- _DATA_
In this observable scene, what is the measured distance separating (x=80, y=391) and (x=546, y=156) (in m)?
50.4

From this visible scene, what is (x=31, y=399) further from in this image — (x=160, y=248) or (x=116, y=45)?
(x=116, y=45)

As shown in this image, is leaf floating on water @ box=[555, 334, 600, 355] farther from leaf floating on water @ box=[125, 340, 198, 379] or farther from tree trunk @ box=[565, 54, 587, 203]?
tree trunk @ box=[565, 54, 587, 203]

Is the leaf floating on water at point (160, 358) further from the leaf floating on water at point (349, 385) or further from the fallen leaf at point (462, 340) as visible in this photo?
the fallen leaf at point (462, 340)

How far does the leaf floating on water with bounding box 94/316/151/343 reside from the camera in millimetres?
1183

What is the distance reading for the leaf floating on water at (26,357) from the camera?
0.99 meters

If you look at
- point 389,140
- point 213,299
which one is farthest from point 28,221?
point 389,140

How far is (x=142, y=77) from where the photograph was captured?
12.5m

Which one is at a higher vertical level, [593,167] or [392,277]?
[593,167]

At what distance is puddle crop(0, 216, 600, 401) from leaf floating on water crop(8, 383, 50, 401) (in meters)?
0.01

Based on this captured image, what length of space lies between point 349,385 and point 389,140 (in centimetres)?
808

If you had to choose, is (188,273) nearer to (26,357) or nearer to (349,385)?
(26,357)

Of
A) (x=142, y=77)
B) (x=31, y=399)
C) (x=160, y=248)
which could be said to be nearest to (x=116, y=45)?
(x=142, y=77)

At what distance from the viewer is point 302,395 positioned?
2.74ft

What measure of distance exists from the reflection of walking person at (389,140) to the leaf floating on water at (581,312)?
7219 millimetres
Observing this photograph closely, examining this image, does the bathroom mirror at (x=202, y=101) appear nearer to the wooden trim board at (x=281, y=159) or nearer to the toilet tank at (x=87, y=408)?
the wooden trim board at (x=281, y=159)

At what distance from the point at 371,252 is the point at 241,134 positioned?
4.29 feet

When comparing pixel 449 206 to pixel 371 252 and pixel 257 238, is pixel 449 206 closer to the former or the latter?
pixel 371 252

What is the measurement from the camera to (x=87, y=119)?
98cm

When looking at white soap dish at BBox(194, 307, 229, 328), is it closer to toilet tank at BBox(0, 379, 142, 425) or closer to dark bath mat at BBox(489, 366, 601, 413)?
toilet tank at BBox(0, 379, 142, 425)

- _WHAT TO WORK ON_
Quote each line above in full, word for word.

- _SOLVED PROBLEM_
In this observable scene, what is the measured distance separating (x=80, y=391) and (x=546, y=156) (in m)?
50.4

From this visible scene, what is (x=31, y=399) further from in this image — (x=160, y=248) or (x=116, y=45)?
(x=116, y=45)

As shown in this image, is leaf floating on water @ box=[555, 334, 600, 355] farther from leaf floating on water @ box=[125, 340, 198, 379] or farther from tree trunk @ box=[565, 54, 587, 203]?
tree trunk @ box=[565, 54, 587, 203]

Is the leaf floating on water at point (160, 358) further from the leaf floating on water at point (349, 385) or further from the fallen leaf at point (462, 340) as visible in this photo?
the fallen leaf at point (462, 340)

How far does the leaf floating on water with bounding box 94/316/151/343 reside from the camera in millimetres?
1183

What is the distance reading for the leaf floating on water at (26,357) from the camera?
0.99 meters

If you look at
- point 389,140
- point 213,299
which one is farthest from point 28,221?
point 389,140

How far is (x=142, y=77) from where the photograph was captured?
12.5m

Which one is at a higher vertical level, [593,167] or [392,277]?
[593,167]

At what distance is puddle crop(0, 216, 600, 401) from leaf floating on water crop(8, 383, 50, 401) (in meters)?
0.01

Based on this captured image, what length of space lies between point 349,385 and point 389,140 (in centimetres)?
808

If you had to choose, is (188,273) nearer to (26,357) or nearer to (349,385)?
(26,357)

Of
A) (x=142, y=77)
B) (x=31, y=399)
C) (x=160, y=248)
which could be said to be nearest to (x=116, y=45)?
(x=142, y=77)

At what distance from the viewer is point 302,395 positioned?
2.74ft

What measure of distance exists from the reflection of walking person at (389,140) to the leaf floating on water at (581,312)?
7219 millimetres
Observing this photograph closely, examining this image, does the bathroom mirror at (x=202, y=101) appear nearer to the wooden trim board at (x=281, y=159) or nearer to the toilet tank at (x=87, y=408)?
the wooden trim board at (x=281, y=159)

At what distance from the point at 371,252 is the point at 241,134 positioned?
4.29 feet

When comparing pixel 449 206 to pixel 371 252 and pixel 257 238, is pixel 449 206 closer to the former or the latter?
pixel 371 252

What is the measurement from the camera to (x=87, y=119)?
98cm

When looking at white soap dish at BBox(194, 307, 229, 328), is it closer to toilet tank at BBox(0, 379, 142, 425) or closer to dark bath mat at BBox(489, 366, 601, 413)?
toilet tank at BBox(0, 379, 142, 425)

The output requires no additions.